PAULO SANTOS SILVA |
O tema já por aqui andou por estas páginas, mais propriamente no dia 4 de março de 2015 – o Festival da Canção. Na altura, terminei a crónica escrita logo a seguir à apresentação das primeiras seis canções, perguntando se alguém me sabia dizer a que horas começavam as canções do Festival da Canção.
Confesso que desde aí que pouca ou nenhuma atenção tenho dado ao evento. Por um lado, pela pouca qualidade que as composições a concurso apresentavam. Por outro, pelo facto de a canção vencedora ir representar Portugal ao Festival Eurovisão da Canção, que desde a introdução do televoto foi desvirtuado na sua essência, mais se assemelhando a um festival de performance em que o espetáculo que a atuação proporciona é que mais conta, em detrimento da qualidade da composição (letra e música) e da qualidade do intérprete.
Para esta edição, a RTP entendeu convidar músicos de créditos firmados de entre os quais se destacam, entre outros, João Só, João Pedro Coimbra (dos Mesa), Pedro Silva Martins (dos Deolinda), Nuno Gonçalves (dos The Gift) e Rita Redshoes. Convidou, ainda, um júri de 9 elementos onde se incluíam os músicos Ramon Galarza, Tozé Brito, os radialistas Nuno Markl, Inês Lopes Gonçalves, João Carlos Callixto (especialista em música portuguesa) e Inês Meneses, bem como as intérpretes Dora (que venceu o Festival com o célebre Não Sejas Mau Para Mim) e Gabriela Schaaf (que participou no festival em 1979 com o tema Eu Só Quero mas ficou famosa com o tema Homem Muito Brasa). A votação de este júri foi responsável por 50% da pontuação das canções nas meias-finais, sendo a outra metade da pontuação atribuída a partir dos resultados do televoto. Na final, a pontuação foi atribuída pelos resultados do televoto e pela votação dos júris regionais.

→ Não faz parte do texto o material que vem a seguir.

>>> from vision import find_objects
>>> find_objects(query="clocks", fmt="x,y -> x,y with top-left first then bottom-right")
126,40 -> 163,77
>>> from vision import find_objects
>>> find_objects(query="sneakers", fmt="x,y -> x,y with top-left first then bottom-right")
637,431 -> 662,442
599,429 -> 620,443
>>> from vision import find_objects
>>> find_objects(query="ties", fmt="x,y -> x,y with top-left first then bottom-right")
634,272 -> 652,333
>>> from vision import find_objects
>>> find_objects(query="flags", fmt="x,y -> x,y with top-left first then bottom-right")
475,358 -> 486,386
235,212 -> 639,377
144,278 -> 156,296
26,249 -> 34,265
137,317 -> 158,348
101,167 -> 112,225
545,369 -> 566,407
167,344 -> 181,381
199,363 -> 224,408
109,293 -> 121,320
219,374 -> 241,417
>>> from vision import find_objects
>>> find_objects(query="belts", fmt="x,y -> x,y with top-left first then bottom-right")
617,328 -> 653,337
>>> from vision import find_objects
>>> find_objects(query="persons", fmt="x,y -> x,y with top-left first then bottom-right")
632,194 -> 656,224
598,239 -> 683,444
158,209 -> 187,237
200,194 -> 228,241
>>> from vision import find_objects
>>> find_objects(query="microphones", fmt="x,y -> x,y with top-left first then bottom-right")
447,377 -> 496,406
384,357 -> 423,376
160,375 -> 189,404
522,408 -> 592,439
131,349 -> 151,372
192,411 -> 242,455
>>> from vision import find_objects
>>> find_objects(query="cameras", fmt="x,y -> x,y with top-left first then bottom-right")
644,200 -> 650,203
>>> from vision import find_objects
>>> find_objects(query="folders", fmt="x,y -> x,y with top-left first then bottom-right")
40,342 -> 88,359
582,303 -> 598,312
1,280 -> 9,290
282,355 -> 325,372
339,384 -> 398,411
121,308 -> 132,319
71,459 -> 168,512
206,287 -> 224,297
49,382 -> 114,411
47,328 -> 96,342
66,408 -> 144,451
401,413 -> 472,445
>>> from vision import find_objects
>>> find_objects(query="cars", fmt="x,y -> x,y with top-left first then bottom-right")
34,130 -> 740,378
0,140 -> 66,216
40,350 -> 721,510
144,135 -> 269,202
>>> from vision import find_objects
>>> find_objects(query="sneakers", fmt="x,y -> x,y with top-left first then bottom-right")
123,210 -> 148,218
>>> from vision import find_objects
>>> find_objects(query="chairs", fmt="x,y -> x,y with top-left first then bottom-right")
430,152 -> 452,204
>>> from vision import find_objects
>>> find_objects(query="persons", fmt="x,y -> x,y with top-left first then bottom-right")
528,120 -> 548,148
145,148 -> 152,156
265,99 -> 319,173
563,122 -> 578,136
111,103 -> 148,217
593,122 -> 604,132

Das canções a concurso, confesso que apenas ouvi os temas finalistas e que, se descontarmos alguns desmandos interpretativos (ainda continuo à procura de encontrar o tratado onde está escrito que cantar bem é igual a cantar “aos berros”…) e as “fórmulas anglo-saxónicas” (que alguns devem achar que ainda nos vão dar uma vitória na Eurovisão), o nível geral das composições foi superior aos eventos anteriores.
Aqui chegados, vamos ao que interessa – a canção vencedora.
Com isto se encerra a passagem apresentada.